Lights & Lesser Animals

Every spring, about the time the cherry blossoms open in Washington, the National Academy of Sciences there opens its great bronze doors. George Washington University and the National Bureau of Standards, with other Government bureaus, play host to the nation's scientists. Last week hundreds of them met for their annual round of scientific gossip:

Northern Visitors. Dr. Carl W. Gartlein of Cornell told the physicists how he'd taken spectrograms of auroras (northern lights) and found that some of their light comes from hydrogen ions (protons).

Scientists have known for a long time that auroras are connected with sun spots and other eruptions on the sun. They were pretty sure that particles of some sort, driven out of the sun, touch off the northern lights when they hit the earth's atmosphere. But they did not know what the particles were. Dr. Gartlein is sure that they are solar protons hitting the outer fringes of the atmosphere at about 300 miles per second. When they capture electrons from atmospheric atoms, they give off a little light. Most of the aurora's light, however, comes from oxygen and nitrogen atoms which the solar protons have jarred into luminescence.

Mountain Vacations. Drs. Carl R. Moore and Dorothy Price of the University of Chicago told the National Academy of Sciences how they sent some rodents on purposeful vacations. They assembled congenial groups of rats, mice, guinea pigs and hamsters and let them live for a while at pleasant mountain resorts. The idea was to test the theory that high altitudes have an adverse effect on sexual activity. Even at 14,260 feet, all the rodents multiplied with unimpaired efficiency. This altitude, concluded Moore & Price, does not diminish fertility--for rodents, anyway.

Shocked Mothers. The rat mothers that worked for Dr. Calvin P. Stone of Stanford did not have so pleasant a time. He gave electroconvulsive shocks to recently bred females. Some produced young, but did not know what to do next. The shake-up apparently destroyed their instinctive knowledge of how to build nests or suckle their infants. They "exhibited no maternal behavior," and acted as if the whole thing had been a dream.
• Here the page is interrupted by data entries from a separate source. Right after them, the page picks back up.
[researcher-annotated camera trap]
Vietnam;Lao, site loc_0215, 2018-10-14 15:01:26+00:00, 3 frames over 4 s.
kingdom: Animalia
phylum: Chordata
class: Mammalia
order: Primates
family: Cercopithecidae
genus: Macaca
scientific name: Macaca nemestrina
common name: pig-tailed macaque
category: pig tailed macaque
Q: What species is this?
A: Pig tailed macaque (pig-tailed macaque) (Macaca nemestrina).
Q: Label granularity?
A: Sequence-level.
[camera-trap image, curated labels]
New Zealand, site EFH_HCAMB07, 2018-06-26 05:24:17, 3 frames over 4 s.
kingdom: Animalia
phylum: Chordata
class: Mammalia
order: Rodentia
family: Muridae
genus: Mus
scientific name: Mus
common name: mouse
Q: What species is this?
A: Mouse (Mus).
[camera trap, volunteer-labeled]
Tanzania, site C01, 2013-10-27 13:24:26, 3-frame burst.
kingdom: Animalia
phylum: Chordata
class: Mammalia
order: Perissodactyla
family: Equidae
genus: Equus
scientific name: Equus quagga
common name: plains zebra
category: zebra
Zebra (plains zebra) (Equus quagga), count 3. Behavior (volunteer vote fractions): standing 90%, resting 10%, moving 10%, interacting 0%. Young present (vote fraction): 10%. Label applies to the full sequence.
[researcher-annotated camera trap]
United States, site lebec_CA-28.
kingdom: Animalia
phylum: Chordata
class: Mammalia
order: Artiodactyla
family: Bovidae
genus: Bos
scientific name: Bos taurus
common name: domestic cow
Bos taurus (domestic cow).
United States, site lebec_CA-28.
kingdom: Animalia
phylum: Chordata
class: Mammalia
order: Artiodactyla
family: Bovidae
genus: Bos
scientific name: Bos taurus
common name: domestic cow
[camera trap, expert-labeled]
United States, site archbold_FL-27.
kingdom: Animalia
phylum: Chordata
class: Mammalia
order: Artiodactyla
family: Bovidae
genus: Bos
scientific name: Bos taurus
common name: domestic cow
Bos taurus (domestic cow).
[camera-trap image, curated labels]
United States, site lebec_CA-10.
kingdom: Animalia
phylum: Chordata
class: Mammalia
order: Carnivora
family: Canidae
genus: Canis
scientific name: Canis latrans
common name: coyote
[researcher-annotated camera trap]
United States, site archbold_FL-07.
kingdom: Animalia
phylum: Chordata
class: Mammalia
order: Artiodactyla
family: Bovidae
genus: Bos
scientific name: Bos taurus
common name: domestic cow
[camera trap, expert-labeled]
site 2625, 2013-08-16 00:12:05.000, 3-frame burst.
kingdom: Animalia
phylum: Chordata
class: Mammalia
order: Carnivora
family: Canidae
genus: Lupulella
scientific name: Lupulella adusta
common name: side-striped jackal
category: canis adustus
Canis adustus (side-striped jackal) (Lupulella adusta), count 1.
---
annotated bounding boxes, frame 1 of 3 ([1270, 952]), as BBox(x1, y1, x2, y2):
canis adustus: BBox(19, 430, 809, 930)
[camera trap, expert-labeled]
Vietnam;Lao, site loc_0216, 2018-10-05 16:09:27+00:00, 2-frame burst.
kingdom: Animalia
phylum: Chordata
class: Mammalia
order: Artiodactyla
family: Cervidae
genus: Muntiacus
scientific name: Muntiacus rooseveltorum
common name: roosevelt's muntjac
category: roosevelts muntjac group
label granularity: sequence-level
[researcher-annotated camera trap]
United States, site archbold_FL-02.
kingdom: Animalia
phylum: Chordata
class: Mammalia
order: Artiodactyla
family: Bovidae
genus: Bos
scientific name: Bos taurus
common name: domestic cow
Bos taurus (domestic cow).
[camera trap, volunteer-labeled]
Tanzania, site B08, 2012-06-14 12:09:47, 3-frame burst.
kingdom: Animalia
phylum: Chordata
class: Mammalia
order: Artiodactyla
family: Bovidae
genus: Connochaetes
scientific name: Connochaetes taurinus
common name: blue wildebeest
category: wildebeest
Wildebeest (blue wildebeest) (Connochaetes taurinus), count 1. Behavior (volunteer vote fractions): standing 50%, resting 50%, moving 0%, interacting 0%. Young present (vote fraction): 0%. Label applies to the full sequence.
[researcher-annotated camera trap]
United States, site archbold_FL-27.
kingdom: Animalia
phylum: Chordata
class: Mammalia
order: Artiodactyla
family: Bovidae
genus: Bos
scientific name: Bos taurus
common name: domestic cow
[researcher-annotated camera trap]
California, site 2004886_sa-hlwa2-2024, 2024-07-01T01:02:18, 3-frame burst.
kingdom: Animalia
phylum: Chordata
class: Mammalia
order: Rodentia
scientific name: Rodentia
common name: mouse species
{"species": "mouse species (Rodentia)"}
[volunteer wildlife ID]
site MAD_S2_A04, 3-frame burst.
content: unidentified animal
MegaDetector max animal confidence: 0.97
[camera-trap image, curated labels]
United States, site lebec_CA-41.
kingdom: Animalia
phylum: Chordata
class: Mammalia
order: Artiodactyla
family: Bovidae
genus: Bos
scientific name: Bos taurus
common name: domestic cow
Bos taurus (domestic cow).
Placid Cats. Drs. Philip Bard and Vernon B. Mountcastle of Johns Hopkins told of experiments with half-brained cats. Some years ago they discovered that when its whole forebrain was removed, a cat became uncontrollably ferocious, reacting with outrage to the slightest provocation. Apparently the lower brain, the seat of anger, was dominating the cat in the absence of the forebrain.

Recently the doctors removed only certain parts of restraining forebrains. With the neocortex cut out, the cats became utterly placid. Nothing would get them mad. Even when their tails were burned, they responded only with gentle, tolerant spitting. The peacemaking parts of the forebrain were in complete control.

Besides listening to these and many other papers, the Academy presented an award in absentia to Dr. Alexander G. Vologdin of the U.S.S.R. for work on Pre-Cambrian algae. Dr. Vologdin, who wrote that he could not come to receive the award, explained that he had "a bronchial ailment."